I hear you. You’re describing the feeling of being trapped in a paradox, a system, with no apparent exit ramp. If only financial incentives were aligned…, is indeed a laudable thought. I think of it as an outcome, rather than an input.
I don’t reject incentive systems on dogmatic grounds. There’s nothing inherently wrong with incentive systems, so long as they incentivize the right thing. Often times, instead, what they incentivize is the very mindset that created the problem. For example, clear cutting a forest to install solar farms (here and here)…or paving the Amazon to obtain balsa wood for windmills. Rare earth mineral mining for clean energy, etc…the list is long.
On the flip side, incentives have successfully motivated farmers in Bolivia to protect their watersheds, loggers to cease clear-cutting, and the curtailing of acid rain. It’d be wonderful to develop more and better ways to align money with ecology. If I had my druthers, I’d:
pay farmers to practice regenerative agriculture
pay countries like the Democratic Republic of the Congo, Ecuador, and Brazil to preserve their rainforests…and simultaneously stop paying them to cut them down.
eliminate hidden subsidies that make local and ecological practices uneconomic
eliminate hidden subsidies that perpetuate the use of industrial chemicals
cancel “third world” debt since much of it was incurred only to extract resources for Western consumption.
As a general principle: No one should be allowed to profit by externalizing costs onto someone else.
In practice and on the whole though, these ideas are fraught with the difficulties you’ve identified. How to calculate long-term, highly distributed costs such as economic damage caused by global climate change? How to assign monetary value to such things as species extinction, the destruction of beautiful views, and human mortality.
However you choose to proceed, the main principle I suggest is to not totalize economic logic. That is, don’t let people get away with pretending that financial incentives we assign toward environmentally desirable outcomes truly represent the value of the land, water, biodiversity, etc. It is surely a good thing to align money with ecology, but let’s do so without reducing ecology to money, nature to commodity, the infinite to the finite, quality to quantity, and the world into a pile of instrumental stuff. Think of it as a reframing of the problem space.
To put it another way, if we must proceed with financial incentives, as you suggest, let’s detach them from the notion that they say anything about the intrinsic value of the life and beauty that’s being assigned a number. We can measure only what we can see, so anything outside our cultural blinders escapes our accounting. What is visible to us? Tons of CO2. Hectares of forest cover. Concentrations of ground-level ozone. Acidity of oceans. Numbers of species. In the service of these measurable things, let’s not willingly sacrifice what is invisible or unimportant to our eyes: generations-old social practices that allow traditional people to coexist with the land; the integrity of sacred sites; complex ecological dependencies that we have not yet learned to see or measure. I highly recommend Charles Massy’s book, Call of the Reed Warbler for a practical treatment of such things.
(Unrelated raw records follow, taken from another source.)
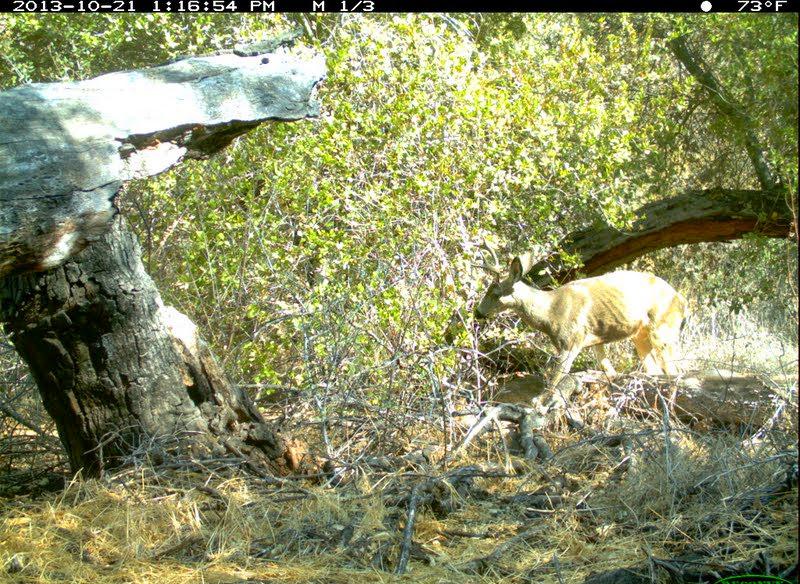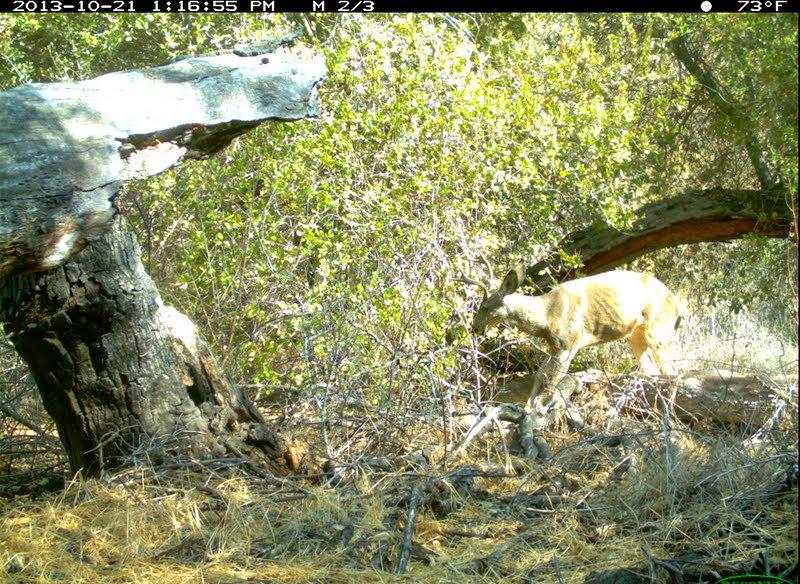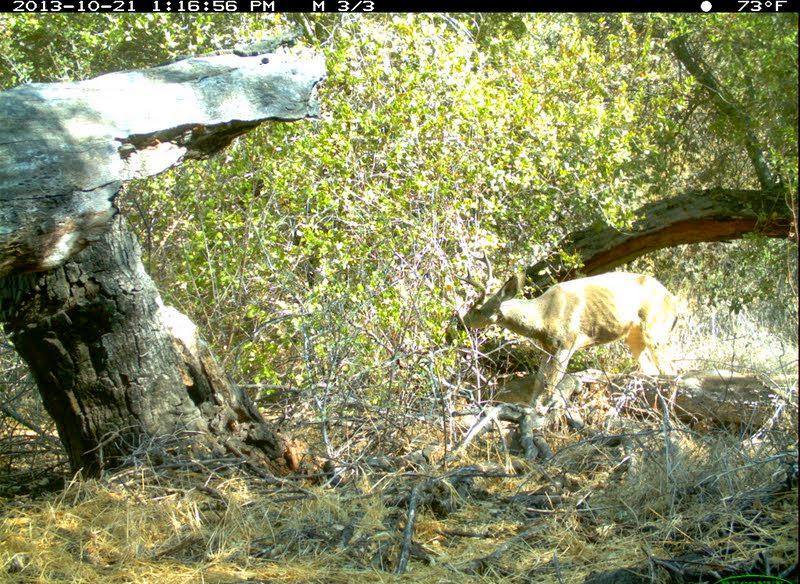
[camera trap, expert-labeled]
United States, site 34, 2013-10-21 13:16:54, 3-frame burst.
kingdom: Animalia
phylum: Chordata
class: Mammalia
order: Artiodactyla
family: Cervidae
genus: Odocoileus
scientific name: Odocoileus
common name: deer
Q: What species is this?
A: Deer (Odocoileus).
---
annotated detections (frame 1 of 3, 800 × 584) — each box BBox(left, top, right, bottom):
deer: BBox(470, 254, 689, 380)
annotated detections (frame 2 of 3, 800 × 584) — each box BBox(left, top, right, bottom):
deer: BBox(452, 266, 685, 398)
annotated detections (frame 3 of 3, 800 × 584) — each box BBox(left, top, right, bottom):
deer: BBox(456, 271, 684, 393)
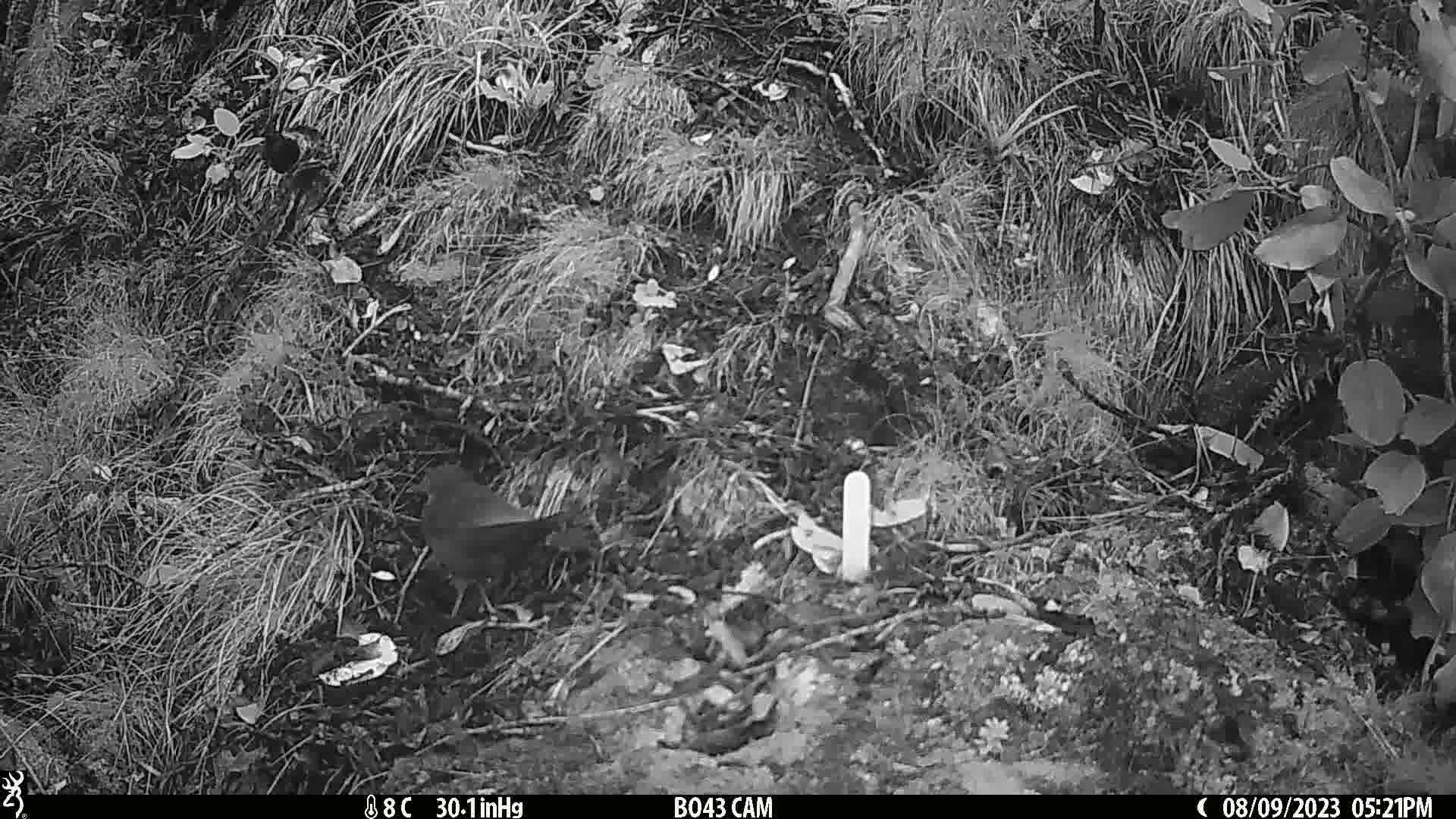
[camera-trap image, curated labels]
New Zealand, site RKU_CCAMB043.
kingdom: Animalia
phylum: Chordata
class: Aves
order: Passeriformes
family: Turdidae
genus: Turdus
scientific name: Turdus merula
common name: eurasian blackbird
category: blackbird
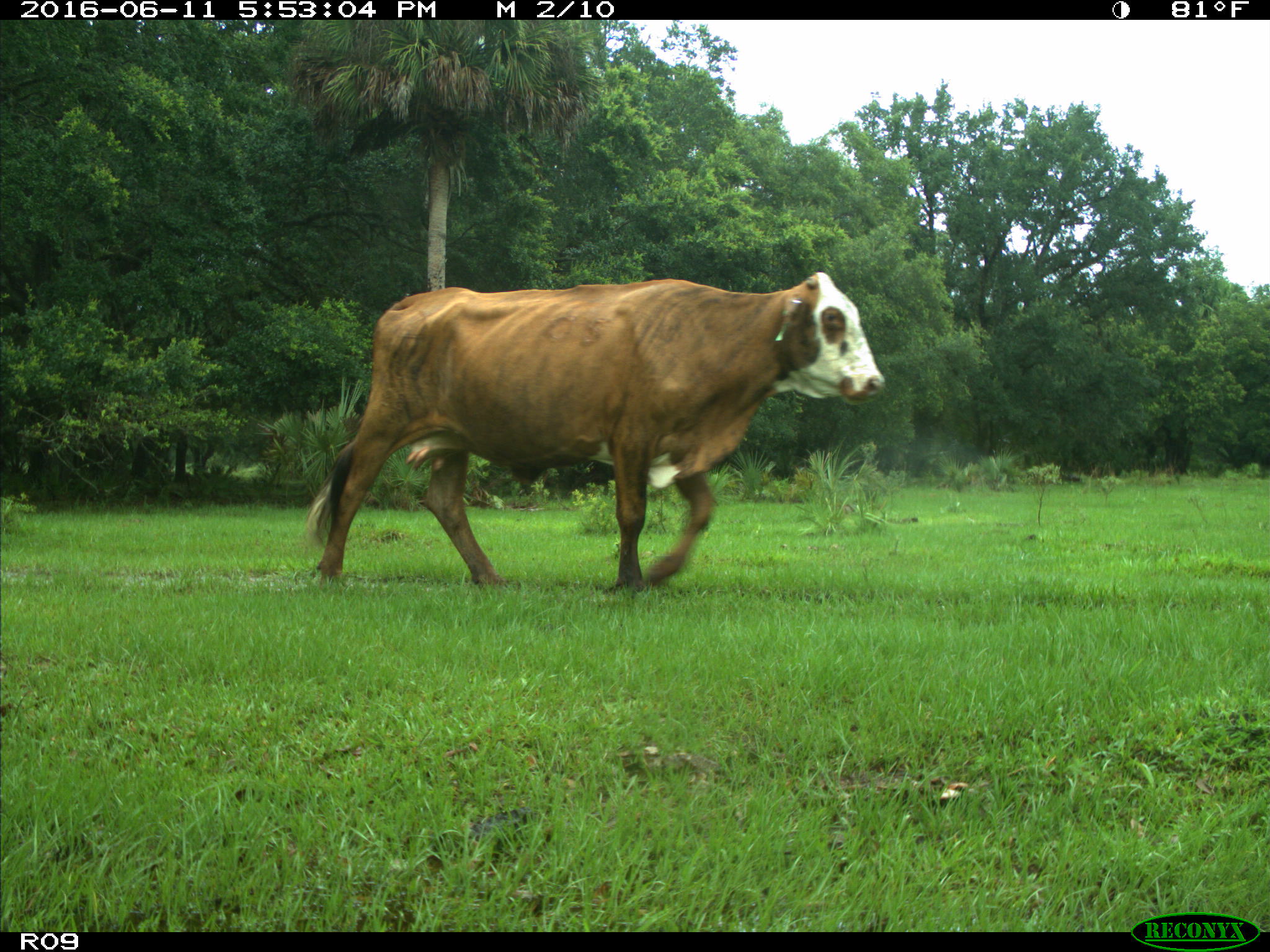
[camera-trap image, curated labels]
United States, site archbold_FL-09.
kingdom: Animalia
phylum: Chordata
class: Mammalia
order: Artiodactyla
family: Bovidae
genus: Bos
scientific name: Bos taurus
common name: domestic cow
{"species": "Bos taurus (domestic cow)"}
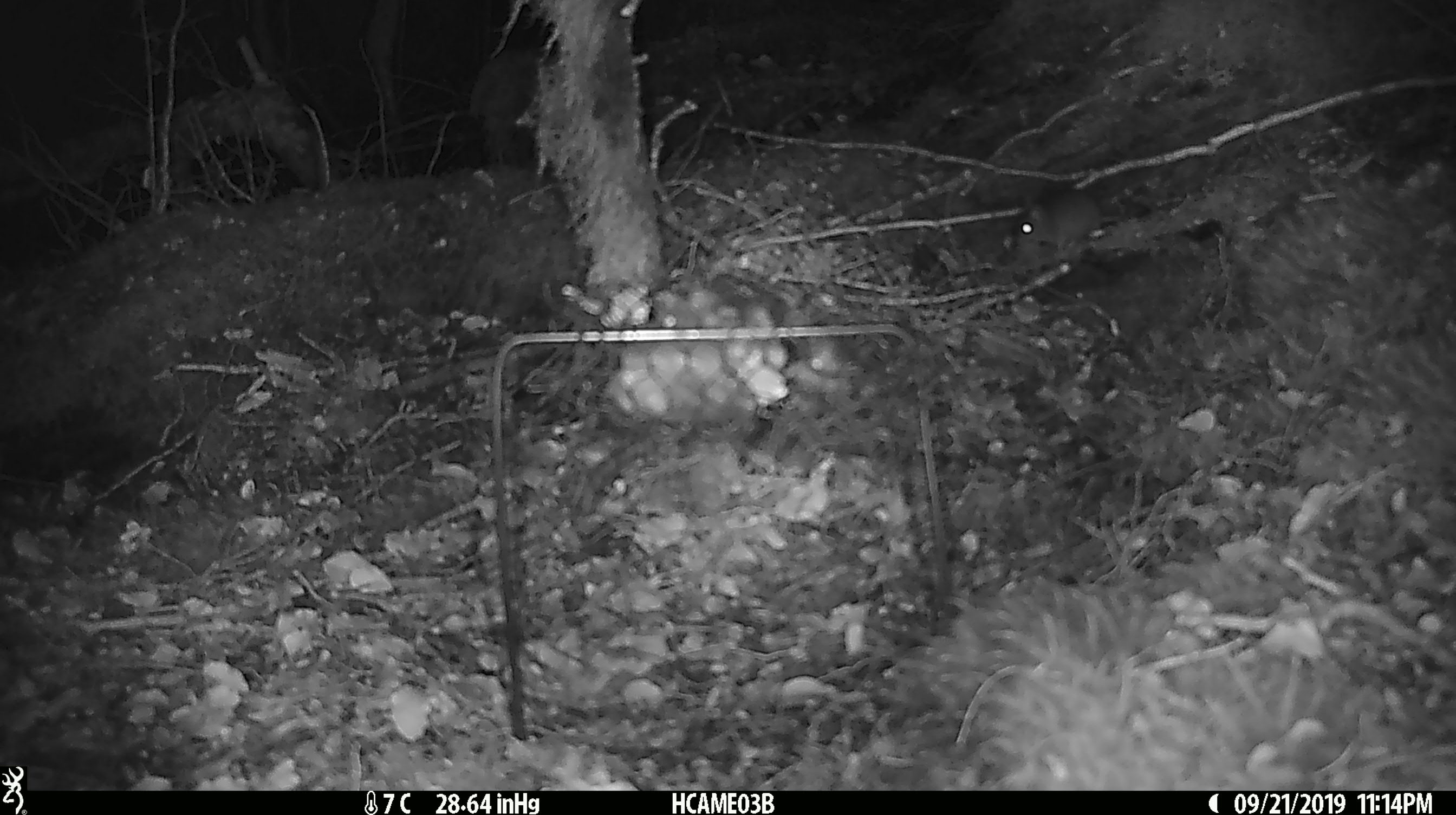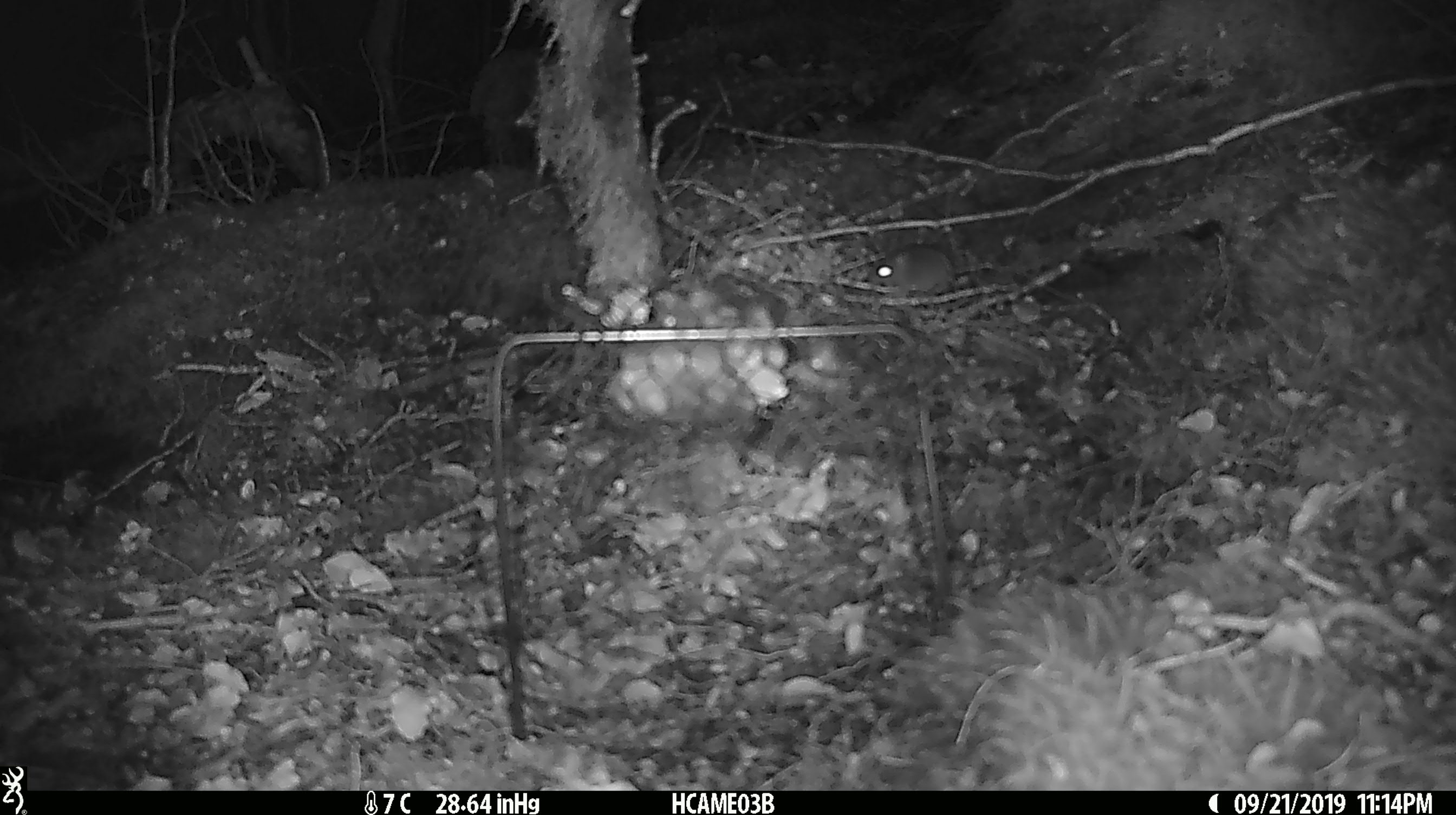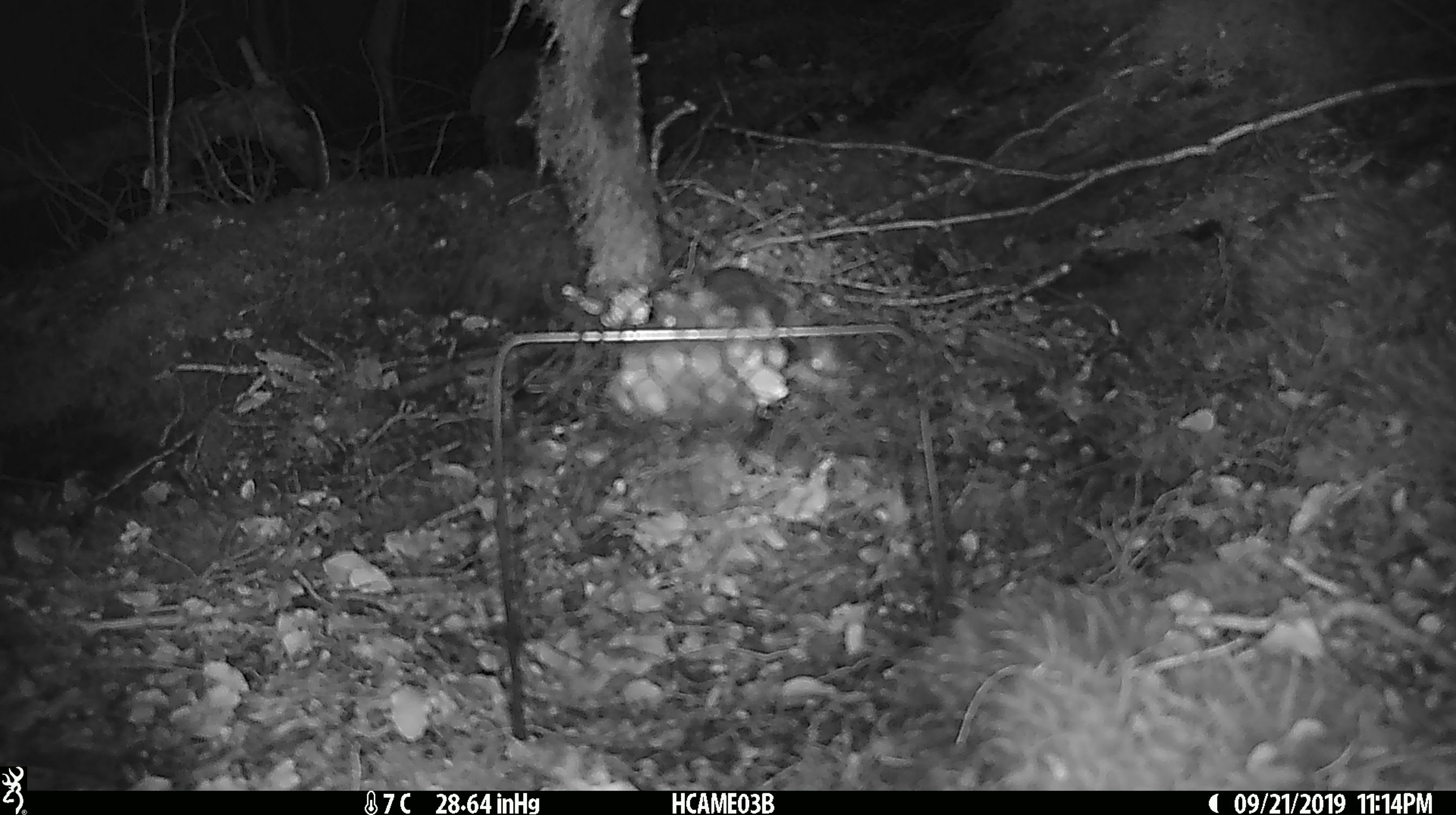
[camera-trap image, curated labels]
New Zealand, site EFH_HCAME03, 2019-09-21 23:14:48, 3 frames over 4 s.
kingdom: Animalia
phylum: Chordata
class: Mammalia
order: Rodentia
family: Muridae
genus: Mus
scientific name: Mus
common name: mouse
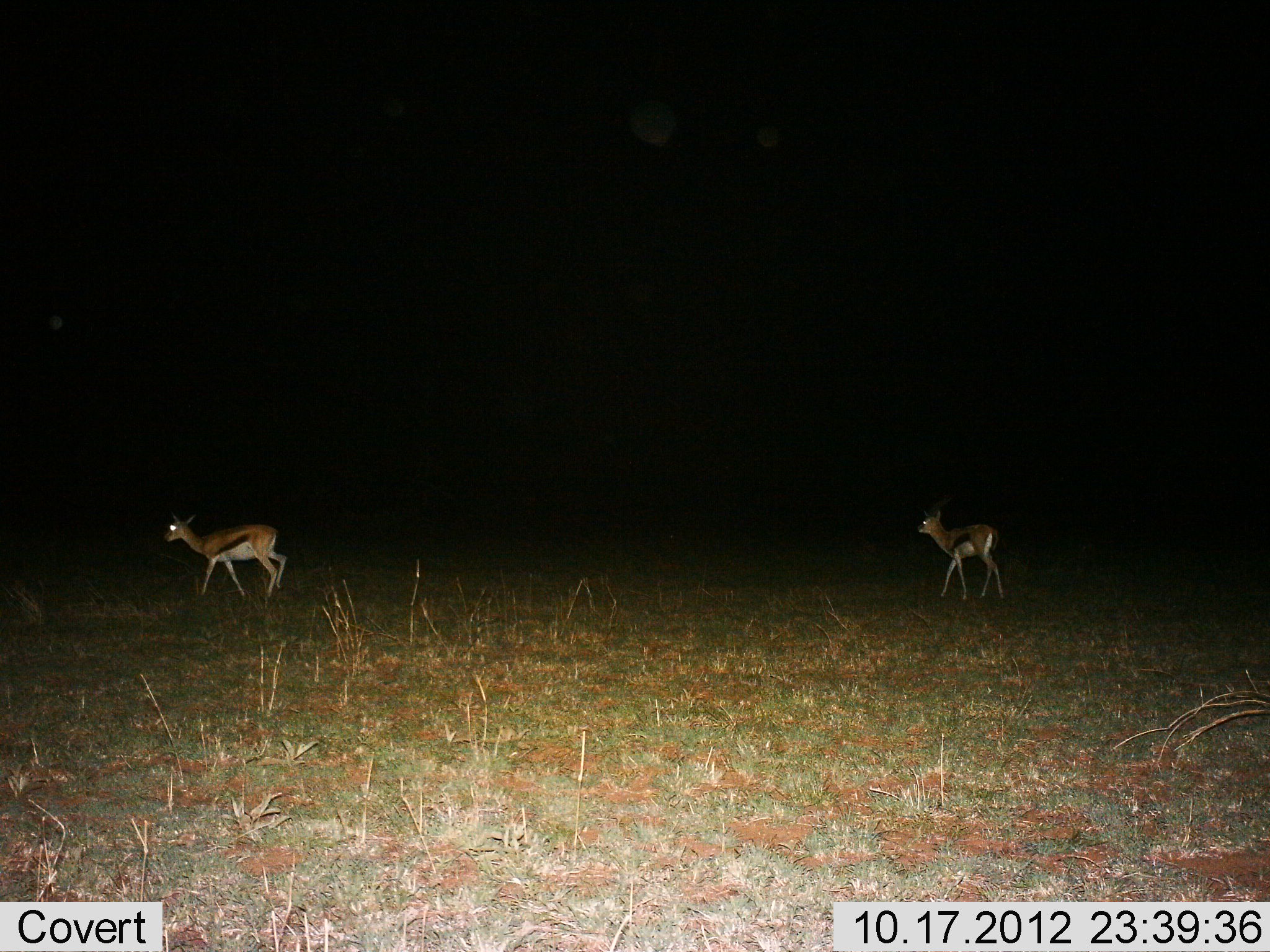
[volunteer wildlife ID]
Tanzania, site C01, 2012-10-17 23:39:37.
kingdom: Animalia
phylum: Chordata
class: Mammalia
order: Artiodactyla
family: Bovidae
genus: Eudorcas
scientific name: Eudorcas thomsonii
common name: thomson's gazelle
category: gazellethomsons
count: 2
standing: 0%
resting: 0%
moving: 100%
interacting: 0%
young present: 10%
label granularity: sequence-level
Furthermore, we unwittingly smuggle our invisible biases into our choice of what to measure and how to measure, biases that tend to be aligned with the financial interest of the power that be, including in your case, perhaps, corporate members, donors or Board members. By including the voices of people and places who are almost always left out, we begin a process of re-ordering our values toward ecological healing.
Our economic paradigm separates us from nature through its linearity, its demand for endless growth, and its reduction of nature into “resources”. When this paradigm begin to shift, financial incentives follow suit.